True, not many people are experienced, but that trend is changing, as people get more and more tech savvy they understand more about computers and software. By keeping options limited it keeps users uninformed. At the current point in time, maybe it does make more sense just to bundle everything and treat every one as idiots, but i can see that being different in the future.

My only issue is that at the moment MS can basically generate sales on bad products through bundling their software with their OS which no other product can do to the same extent.

I'm not saying anything they are doing is illegal or bad business practice, i am neither a law student nor a business major. All i am saying is that being able to buy a single product from the company would be a change for the better. Like buying a laptop from Acer without having to pay for an installed OS or buying a telephone without being limited to a single service provider. But you have to make the distinction between OS, Web browser, Media player, etc. to understand the example.


----------



## pr0n Inspector (Jun 6, 2011)

Your post illustrates why Windows is still the biggest OS on earth: you tell yourself you want alternatives but in the end you still can't give up the hardware and software support of Windows, which is of course due to it being the largest platform.

To put it bluntly, you are a wuss, you run back to Windows the moment you need those proprietary drivers and games.


----------



## Frick (Jun 6, 2011)

pr0n Inspector said:


> Your post illustrates why Windows is still the biggest OS on earth: you tell yourself you want alternatives but in the end you still can't give up the hardware and software support of Windows, which is of course due to it being the largest platform.
> 
> To put it bluntly, you are a wuss, you run back to Windows the moment you need those proprietary drivers and games.



Hey, I actually agree with you!

BTW, IE is just a money drain for Microsoft afaik as they have to provide support for it.


----------



## silkstone (Jun 6, 2011)

pr0n Inspector said:


> Your post illustrates why Windows is still the biggest OS on earth: you tell yourself you want alternatives but in the end you still can't give up the hardware and software support of Windows, which is of course due to it being the largest platform.
> 
> To put it bluntly, you are a wuss, you run back to Windows the moment you need those proprietary drivers and games.



Thank you for your reasonable and logical argument, using microsoft for gaming makes me a wuss.
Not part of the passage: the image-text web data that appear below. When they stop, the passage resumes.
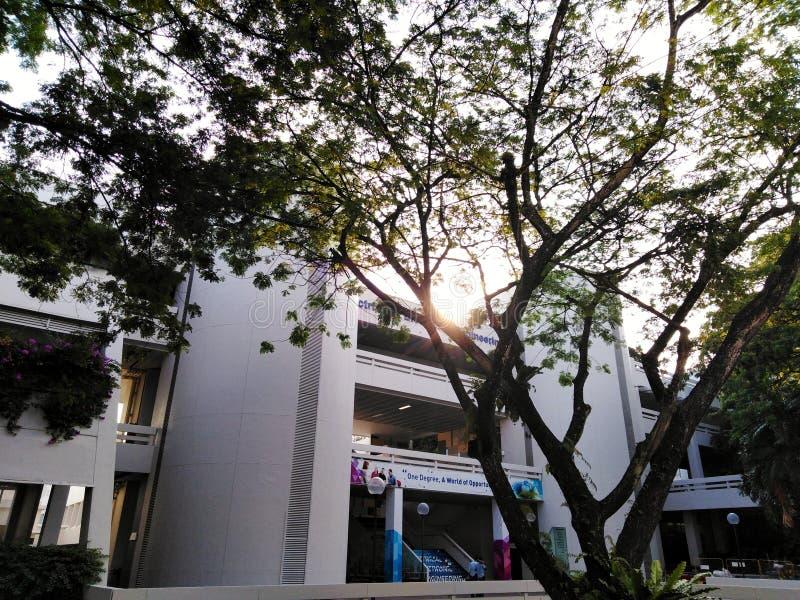 Unterrichtendes Gebäude der Elektrotechnik-Abteilung für technologische Universität Nanyang in Singapur lizenzfreie stockbilder
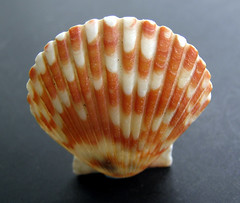 Seashell - Massachusetts (adamantine) Tags: sea orange beach capecod massachusetts shell seashell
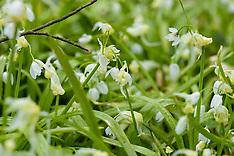 Armbloemige look, Allium paradoxum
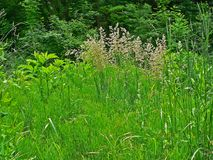 Fond profond d'herbe de ressort juteux vert photographie stock libre de droits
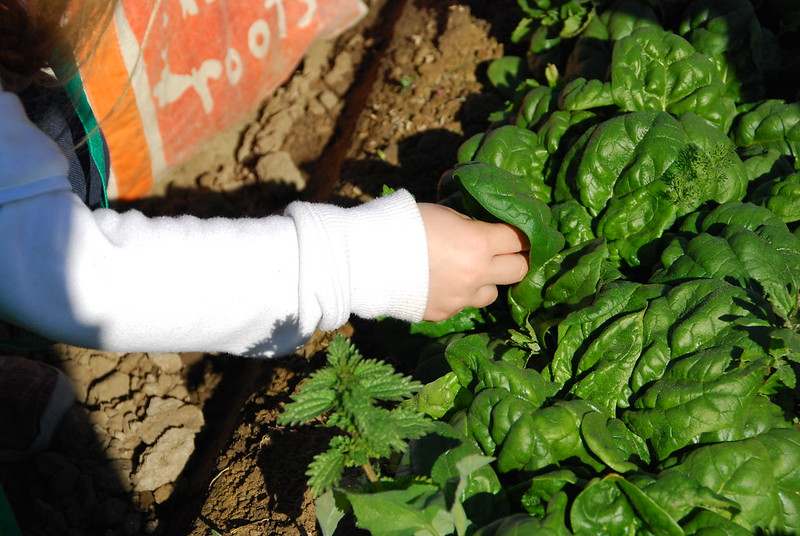 spinach (photo by Suzie's Farm via Flickr/CC)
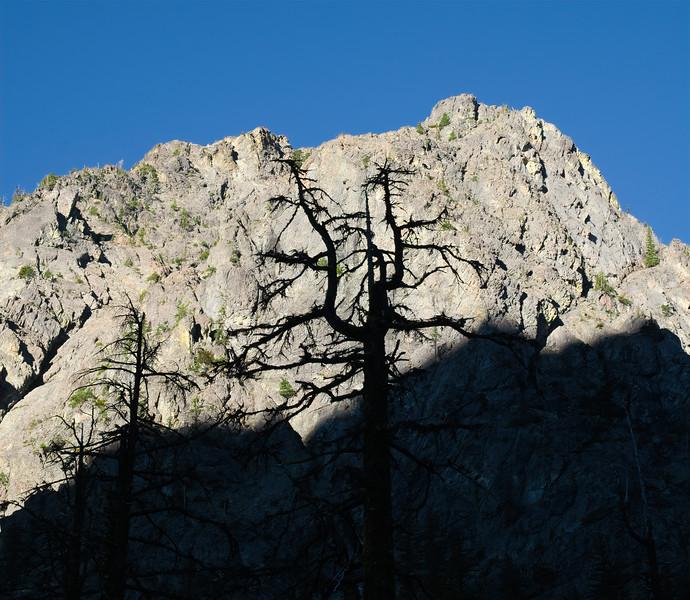 Tree Shadow Speaking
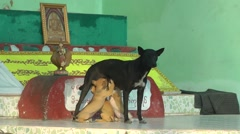 Dog feeding puppies,Bhamo,Burma Stock Footage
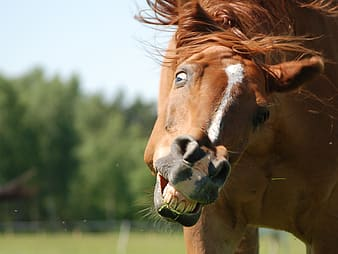 Close up shot of a brown horse showing its teeth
Turning to personal insults really bring your point across.

I have a view, you have yours, your unwillingness to accept or respect that i have an opinion really shows the kind of person you are.

To this point i have been understanding of different views and willing to concede that MS business strategy suits 90% of customers needs (at an overinflated price). I am sure that will change in future and imo the sooner the better. 

I use Microsoft on my main rig as i use it for, guess what, gaming. I use ubuntu on my laptop due to not wanting to pay $200 for crap i don't need.



Frick said:


> BTW, IE is just a money drain for Microsoft afaik as they have to provide support for it.



And who do you think those costs get passed onto? 
That is my whole point, if it is a money drain they have an advantage that they can continue to force an unsuccessful product onto consumers and force them to pay for it.




pr0n Inspector said:


> In this perfect world everyone allows everyone to use and include their software in their own idea of perfect OS without having to worry about licensing issues. In this perfect world there are no walls between different products.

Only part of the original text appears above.